AVAILABLE DATA:
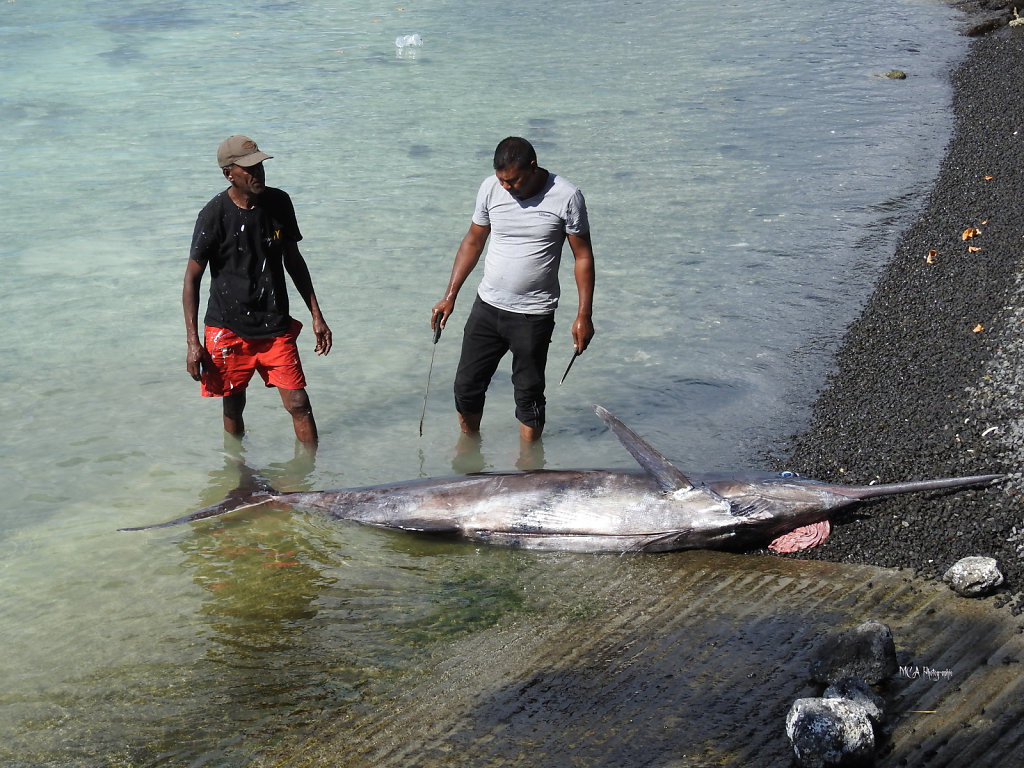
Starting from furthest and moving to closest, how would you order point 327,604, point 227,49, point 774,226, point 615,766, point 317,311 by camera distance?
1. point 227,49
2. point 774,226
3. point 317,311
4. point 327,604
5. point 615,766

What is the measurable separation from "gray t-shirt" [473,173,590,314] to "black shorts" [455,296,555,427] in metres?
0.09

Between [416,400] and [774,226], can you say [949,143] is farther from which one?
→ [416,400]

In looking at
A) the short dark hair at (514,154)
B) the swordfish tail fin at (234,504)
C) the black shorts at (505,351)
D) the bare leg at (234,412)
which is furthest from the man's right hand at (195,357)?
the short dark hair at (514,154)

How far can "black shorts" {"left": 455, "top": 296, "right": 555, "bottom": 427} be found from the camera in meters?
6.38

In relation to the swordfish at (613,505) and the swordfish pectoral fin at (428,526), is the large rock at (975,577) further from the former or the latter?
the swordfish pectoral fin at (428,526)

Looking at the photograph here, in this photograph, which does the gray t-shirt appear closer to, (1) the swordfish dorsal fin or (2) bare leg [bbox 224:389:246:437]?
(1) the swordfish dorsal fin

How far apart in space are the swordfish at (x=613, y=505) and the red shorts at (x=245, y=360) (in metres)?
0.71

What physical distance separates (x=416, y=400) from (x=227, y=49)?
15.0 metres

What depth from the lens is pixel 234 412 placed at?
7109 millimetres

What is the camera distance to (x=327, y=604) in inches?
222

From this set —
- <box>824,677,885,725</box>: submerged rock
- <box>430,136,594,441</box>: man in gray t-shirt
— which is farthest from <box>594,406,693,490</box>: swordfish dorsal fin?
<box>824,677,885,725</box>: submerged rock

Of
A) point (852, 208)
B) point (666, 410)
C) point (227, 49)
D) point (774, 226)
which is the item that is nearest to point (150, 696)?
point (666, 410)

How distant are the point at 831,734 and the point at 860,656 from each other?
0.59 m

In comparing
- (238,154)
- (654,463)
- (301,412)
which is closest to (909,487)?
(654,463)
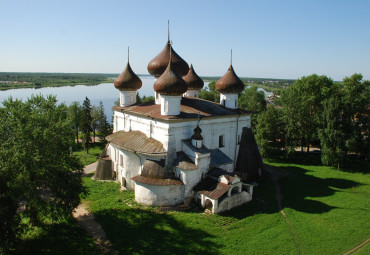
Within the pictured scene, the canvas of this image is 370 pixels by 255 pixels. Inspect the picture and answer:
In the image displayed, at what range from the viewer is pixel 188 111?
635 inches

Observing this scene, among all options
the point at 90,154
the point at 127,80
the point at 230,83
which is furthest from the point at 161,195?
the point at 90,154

...

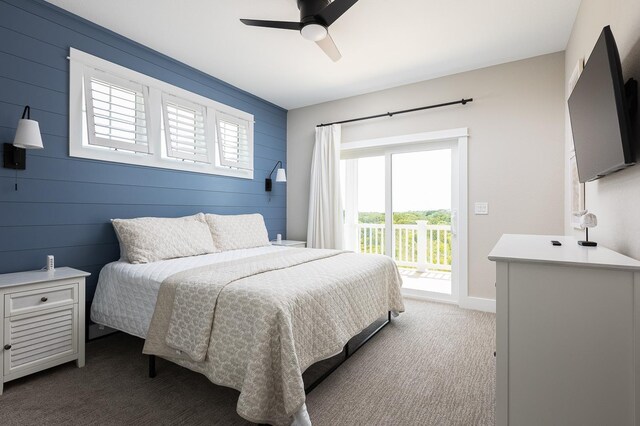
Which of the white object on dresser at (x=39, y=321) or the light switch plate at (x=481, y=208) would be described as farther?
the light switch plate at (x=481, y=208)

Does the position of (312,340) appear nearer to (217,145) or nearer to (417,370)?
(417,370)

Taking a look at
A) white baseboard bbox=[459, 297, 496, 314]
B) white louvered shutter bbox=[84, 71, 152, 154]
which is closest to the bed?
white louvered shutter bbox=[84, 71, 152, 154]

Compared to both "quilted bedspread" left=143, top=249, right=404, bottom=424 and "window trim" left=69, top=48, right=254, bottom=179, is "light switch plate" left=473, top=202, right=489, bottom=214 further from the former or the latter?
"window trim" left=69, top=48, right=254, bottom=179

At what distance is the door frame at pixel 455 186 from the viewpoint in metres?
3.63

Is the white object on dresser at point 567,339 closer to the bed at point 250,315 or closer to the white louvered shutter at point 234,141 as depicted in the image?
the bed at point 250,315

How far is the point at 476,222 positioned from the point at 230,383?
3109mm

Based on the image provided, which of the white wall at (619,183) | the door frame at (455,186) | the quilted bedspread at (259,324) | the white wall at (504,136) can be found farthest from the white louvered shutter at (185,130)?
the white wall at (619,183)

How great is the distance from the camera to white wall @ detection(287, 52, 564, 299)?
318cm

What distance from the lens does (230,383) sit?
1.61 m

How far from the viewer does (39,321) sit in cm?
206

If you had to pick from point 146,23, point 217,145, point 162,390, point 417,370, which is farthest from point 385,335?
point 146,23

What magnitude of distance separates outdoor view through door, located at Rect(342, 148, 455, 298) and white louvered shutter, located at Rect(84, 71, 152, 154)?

...

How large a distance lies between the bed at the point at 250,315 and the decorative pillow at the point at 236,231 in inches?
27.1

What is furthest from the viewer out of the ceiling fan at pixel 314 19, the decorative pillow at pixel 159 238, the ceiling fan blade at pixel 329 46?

EXERCISE BRIEF: Please report each line in the listing above that contains the word "would".

WORKED ANSWER:
Starting from furthest and moving to closest, how would you order point 327,604, point 227,49, point 774,226, point 615,766, point 317,311 by camera distance?
Which of the white object on dresser at (x=39, y=321) or the light switch plate at (x=481, y=208) would be described as farther?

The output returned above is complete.